The effects of KP on inducing HeLa cell apoptosis. (A) Representative figures from flow cytometry showing HeLa cells undergoing apoptotic cell death upon incubation with different concentrations (0–0.5 mg/mL) of KP extract for 6 h. (B) Quantitative analysis of percentage cell apoptosis from flow cytometry. Data are representative of three replicates and are expressed as mean ± SD. (C) A representative western blot of caspase 9, caspase 7, and BID from HeLa cells treated with different concentrations (0–0.5 mg/mL) of KP extract for 6 h. Two immunoreactive bands of cleaved-caspase 9 indicate a p35 subunit and a p37 subunit of active caspase 9. Beta-actin was used as a loading control.

FIGURE 4

The effects of KP on HeLa cell migration and invasion. (A) Scratch wounds of monolayers HeLa cells treated with KP extract (0.01, 0.05, and 0.1 mg/mL) for 40 h. Cell migration was monitored with 4x magnification, and phase-contrast images of cell migration were taken at the time of the scratch and at 24 and 40 h post-scratch. (B) Quantitative analysis of cell migration into the scratch wound at 40 h post-scratch. Data are expressed as mean ± SD. Asterisks indicate significantly different from the control groups (untreated groups) (^∗p < 0.05). (C) Representative images of HeLa cell invasion treated with KP extract (0.01, 0.05, and 0.1 mg/mL) and examined by the Transwell invasion assay. Vehicle is the control group where cells were treated with the highest concentration of DMSO (0.01%) which corresponded to the concentration present in 0.1 mg/mL of KP. (D) Quantitative analysis of percent of cell invasion in KP-treated cells compared to the vehicle control. Data are representative of three replicates and are expressed as mean ± SD. ^∗p < 0.05 compared with the vehicle control.

FIGURE 5

Effects of KP extract on suppressing MMP-2 activity. (A) Zymographic analysis for MMP-2 activity in HeLa cells treated with KP extract at various concentrations (0–0.1 mg/mL) with or without the presence of 100 ng/mL of EGF. Western blot for beta actin was used as a loading control. (B) Quantitative analysis of MMP-2 level using ImageJ software.
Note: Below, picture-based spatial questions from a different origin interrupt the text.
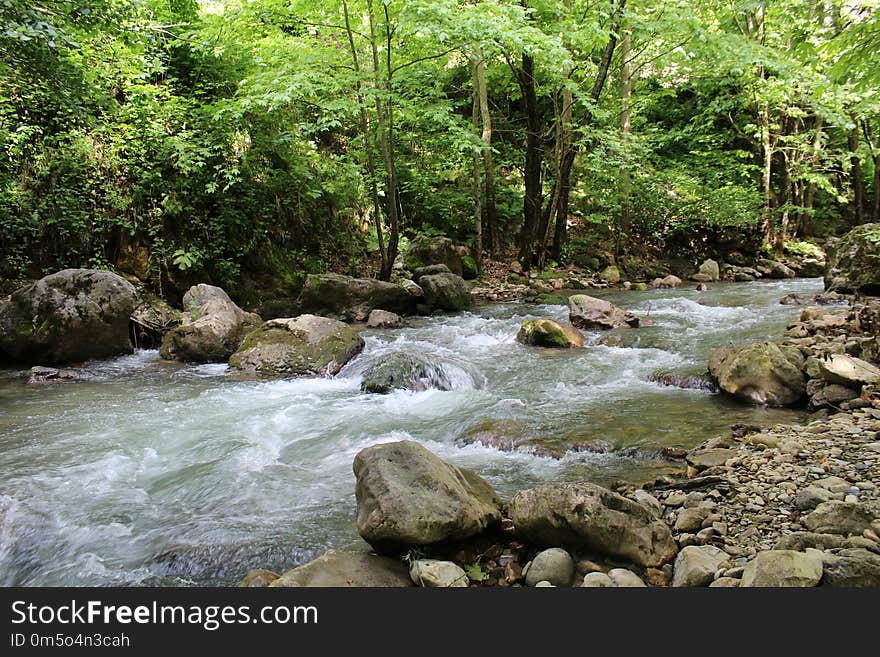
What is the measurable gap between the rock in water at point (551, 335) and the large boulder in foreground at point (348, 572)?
6.16 metres

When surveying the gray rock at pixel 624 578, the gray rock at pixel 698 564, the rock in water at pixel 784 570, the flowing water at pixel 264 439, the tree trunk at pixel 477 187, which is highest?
the tree trunk at pixel 477 187

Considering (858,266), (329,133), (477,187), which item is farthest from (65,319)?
(858,266)

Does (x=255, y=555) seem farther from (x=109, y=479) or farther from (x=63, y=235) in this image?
(x=63, y=235)

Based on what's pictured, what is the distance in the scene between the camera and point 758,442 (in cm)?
416

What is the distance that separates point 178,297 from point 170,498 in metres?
7.09

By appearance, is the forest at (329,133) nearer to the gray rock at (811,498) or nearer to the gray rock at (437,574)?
the gray rock at (811,498)

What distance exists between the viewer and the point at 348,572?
2.65 metres

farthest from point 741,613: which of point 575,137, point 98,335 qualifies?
point 575,137

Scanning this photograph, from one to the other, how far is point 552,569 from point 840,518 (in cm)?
146

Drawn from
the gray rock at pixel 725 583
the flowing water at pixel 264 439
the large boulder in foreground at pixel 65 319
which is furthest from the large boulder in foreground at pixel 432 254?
the gray rock at pixel 725 583

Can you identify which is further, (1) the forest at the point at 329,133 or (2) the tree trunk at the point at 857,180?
(2) the tree trunk at the point at 857,180

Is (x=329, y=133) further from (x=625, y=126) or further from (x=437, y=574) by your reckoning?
(x=437, y=574)

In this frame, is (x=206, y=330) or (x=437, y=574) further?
(x=206, y=330)

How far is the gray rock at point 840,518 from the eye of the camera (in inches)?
103
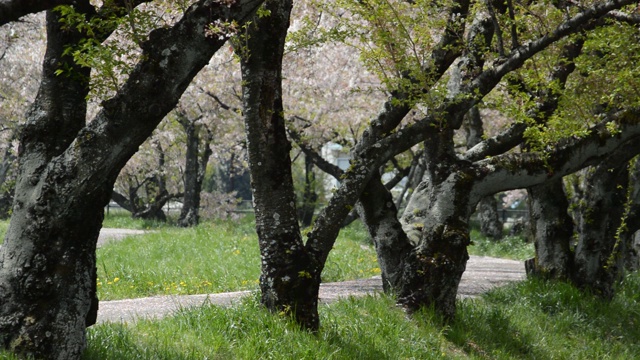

Beta actin from the western blot was used as an internal control for normalization. Data are expressed as mean ± SD. ^∗p < 0.05 compared with untreated cells.

FIGURE 6

The effects of KP extract on suppressing growth and survival signal transduction pathways. (A) Immunofluorescence of pERK1/2 in HeLa cells treated with KP extract. (B) Western blot showing immunoreactive bands of pPI3K, pAKT, pERK1/2, pElk1, and β-actin of HeLa cells stimulated with 100 ng/mL EGF and treated with different concentrations of KP extract. (C) Quantitative analysis of phosphorylation status of PI3K, AKT, ERK1/2, and Elk1 of HeLa cells treated with 100 ng/mL EGF and different concentrations of KP extract. Beta actin was used as an internal control and for normalization. Data are representative of three independent replicates and are expressed as mean ± SD. ^∗p < 0.05 compared with untreated cells.